[Skiboot] [PATCH v2] Add purging CPU L2 and L3 caches into NPU hreset.

Mon Dec 3 14:01:52 AEDT 2018

On 30/11/2018 17:16, Andrew Donnellan wrote:
> On 30/11/18 12:05 pm, Alexey Kardashevskiy wrote:>> +static int
> start_l2_purge(uint32_t chip_id, uint32_t core_id)
>>> +{
>>> +    int rc;
>>> +    uint64_t addr = XSCOM_ADDR_P9_EX(core_id, L2_PRD_PURGE_CMD_REG);
>>> +
>>> +    rc = xscom_write_mask(chip_id, addr, L2CAC_FLUSH,
>>> +                  L2_PRD_PURGE_CMD_TYPE_MASK);
>>> +    if (rc)
>>> +        goto out;
>>> +    rc = xscom_write_mask(chip_id, addr, L2_PRD_PURGE_CMD_TRIGGER,
>>> +                  L2_PRD_PURGE_CMD_TRIGGER);
>>> +    if (rc)
>>> +out:        prlog(PR_ERR, "PURGE L2 on core 0x%x: XSCOM write_mask "
>>> +              "failed %i\n", core_id, rc);
>>
>>
>> Nit: I find such use of goto with a label inside another scope rather
>> confusing. Goto is usually used to avoid code duplication on a cleanup
>> path and this is not the case.
>>
>> I'd rather ditch "goto" and do "if (!rc) xscom_write_mask" for the
>> second xscom_write_mask()   or   move "out:" 1 line higher. Up to
>> Stewart really :)
> 
> Just handle the second one exactly like the first one.
> 
> +    if (rc)
> +        goto out;
> +    rc = xscom_write_mask(chip_id, addr, L3_PRD_PURGE_REQ,
> +                  L3_PRD_PURGE_REQ);
> +    if (rc)
> +        goto out;
> +
> +    return rc;
> +
> +out:
> +    prlog(PR_ERR, "PURGE L3 on core 0x%x: XSCOM write_mask "
> +          "failed %i\n", core_id, rc);
> +    return rc;

I still like goto-less option better.

> 
>>
>>
>>> +    return rc;
>>> +
>>
>> Unnecessary empty line.
>>
>>> +}
>>> +
>>> +static int wait_l2_purge(uint32_t chip_id, uint32_t core_id)
>>> +{
>>> +    int rc;
>>> +    unsigned long now = mftb();
>>> +    unsigned long end = now + msecs_to_tb(2);
>>> +    uint64_t val = L2_PRD_PURGE_CMD_REG_BUSY;
>>> +    uint64_t addr = XSCOM_ADDR_P9_EX(core_id, L2_PRD_PURGE_CMD_REG);
>>> +
>>> +    while (val & L2_PRD_PURGE_CMD_REG_BUSY) {
>>
>> for (val = L2_PRD_PURGE_CMD_REG_BUSY;;)
> 
> If the concern is an unnecessary initialiser then use do/while? Better
> than using a for.

imho it is not. We exit the loop because of that flag so making
initialization a part of the loop is a good thing. It is a very minor
thing though, I am fine either way.

> 
>>
>> and....

> Direction 1
Reproduce the code review thread word for word, starting with "On 30/11/2018 17:16, Andrew" and going on through "start_l2_purge(uint32_t chip_id, uint32_t core_id)".
> Direction 2
Continue the code review thread from the point where it stops.
The items that follow the code review thread are not needed for any of the work here.

> Supplied information
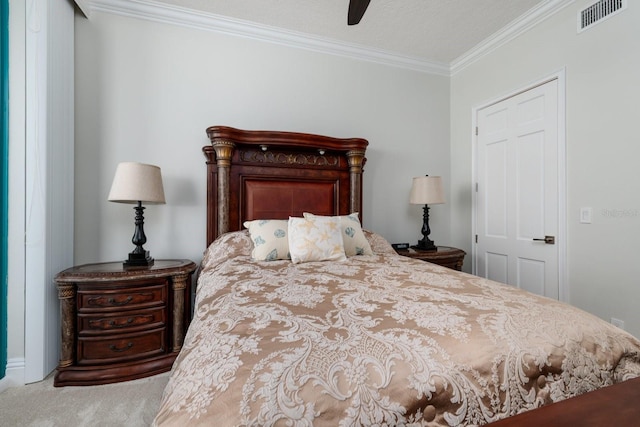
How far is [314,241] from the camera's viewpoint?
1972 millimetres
---
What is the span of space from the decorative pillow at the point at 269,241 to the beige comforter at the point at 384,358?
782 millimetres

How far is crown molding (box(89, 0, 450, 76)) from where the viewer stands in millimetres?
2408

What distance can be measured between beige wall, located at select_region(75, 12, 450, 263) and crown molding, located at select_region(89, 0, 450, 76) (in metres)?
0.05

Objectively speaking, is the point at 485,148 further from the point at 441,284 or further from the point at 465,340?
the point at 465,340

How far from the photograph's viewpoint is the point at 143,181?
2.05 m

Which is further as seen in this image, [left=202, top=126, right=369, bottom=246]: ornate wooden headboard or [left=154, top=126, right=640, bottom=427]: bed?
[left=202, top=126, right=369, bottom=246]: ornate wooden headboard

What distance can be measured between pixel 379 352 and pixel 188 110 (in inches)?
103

> Reply 1
On 30/11/2018 17:16, Andrew Donnellan wrote:
> On 30/11/18 12:05 pm, Alexey Kardashevskiy wrote:>> +static int
> start_l2_purge(uint32_t chip_id, uint32_t core_id)

> Reply 2
>>
>>> +        rc = xscom_read(chip_id, addr, &val);
>>> +        if (rc) {
>>> +            prlog(PR_ERR, "PURGE L2 on core 0x%x: XSCOM read "
>>> +                  "failed %i\n", core_id, rc);
>>> +            break;
>>> +        }
>>
>>
>> ... break out here:
>>     if (val & L2_PRD_PURGE_CMD_REG_BUSY)
>>         break;
>>
>> As if you read val with the bit set, then checking timeout is rather
>> pointless, no? >
>>
>>> +        now = mftb();
>>> +        if (tb_compare(now, end) == TB_AAFTERB) {
>>> +            prlog(PR_ERR, "PURGE L2 on core 0x%x timed out %i\n",
>>> +                  core_id, rc);
>>> +            return OPAL_BUSY;
>>> +        }
>>> +    }
>>> +
>>> +    /* We have to clear the trigger bit ourselves */
>>> +    val &= ~L2_PRD_PURGE_CMD_TRIGGER;
>>> +    rc = xscom_write(chip_id, addr, val);
>>> +    if (rc)
>>> +        prlog(PR_ERR, "PURGE L2 on core 0x%x: XSCOM write failed %i\n",
>>> +              core_id, rc);
>>> +    return rc;
>>> +
>>
>> Unnecessary empty line.
>>
>>
>>> +}
>>> +
>>> +static int start_l3_purge(uint32_t chip_id, uint32_t core_id)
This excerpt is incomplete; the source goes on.